GOAL OF THE EXERCISE:
Present every line of the rows below as a Markdown table with two columns, Number and Line. Skip the blank lines.

EXERCISE INPUT:

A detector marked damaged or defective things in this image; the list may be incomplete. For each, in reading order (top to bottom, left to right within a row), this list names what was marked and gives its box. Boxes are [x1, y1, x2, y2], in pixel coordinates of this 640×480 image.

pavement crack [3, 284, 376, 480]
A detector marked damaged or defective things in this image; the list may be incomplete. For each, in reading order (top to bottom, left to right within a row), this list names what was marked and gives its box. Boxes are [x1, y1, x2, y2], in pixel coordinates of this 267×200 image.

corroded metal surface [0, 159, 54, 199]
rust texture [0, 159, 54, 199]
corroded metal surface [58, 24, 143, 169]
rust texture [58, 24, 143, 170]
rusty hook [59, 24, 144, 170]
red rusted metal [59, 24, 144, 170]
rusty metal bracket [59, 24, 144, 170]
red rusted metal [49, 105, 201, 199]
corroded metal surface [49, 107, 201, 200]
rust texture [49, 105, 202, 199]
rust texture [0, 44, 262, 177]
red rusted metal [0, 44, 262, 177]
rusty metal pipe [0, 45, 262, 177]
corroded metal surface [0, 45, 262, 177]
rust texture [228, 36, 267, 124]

WRITTEN SOLUTION:
| Number | Line |
|---|---|
| 1 | A detector marked damaged or defective things in this image; the list may be incomplete. For each, in reading order (top to bottom, left to right within a row), this list names what was marked and gives its box. Boxes are [x1, y1, x2, y2], in pixel coordinates of this 640×480 image. |
| 2 | pavement crack [3, 284, 376, 480] |
| 3 | A detector marked damaged or defective things in this image; the list may be incomplete. For each, in reading order (top to bottom, left to right within a row), this list names what was marked and gives its box. Boxes are [x1, y1, x2, y2], in pixel coordinates of this 267×200 image. |
| 4 | corroded metal surface [0, 159, 54, 199] |
| 5 | rust texture [0, 159, 54, 199] |
| 6 | corroded metal surface [58, 24, 143, 169] |
| 7 | rust texture [58, 24, 143, 170] |
| 8 | rusty hook [59, 24, 144, 170] |
| 9 | red rusted metal [59, 24, 144, 170] |
| 10 | rusty metal bracket [59, 24, 144, 170] |
| 11 | red rusted metal [49, 105, 201, 199] |
| 12 | corroded metal surface [49, 107, 201, 200] |
| 13 | rust texture [49, 105, 202, 199] |
| 14 | rust texture [0, 44, 262, 177] |
| 15 | red rusted metal [0, 44, 262, 177] |
| 16 | rusty metal pipe [0, 45, 262, 177] |
| 17 | corroded metal surface [0, 45, 262, 177] |
| 18 | rust texture [228, 36, 267, 124] |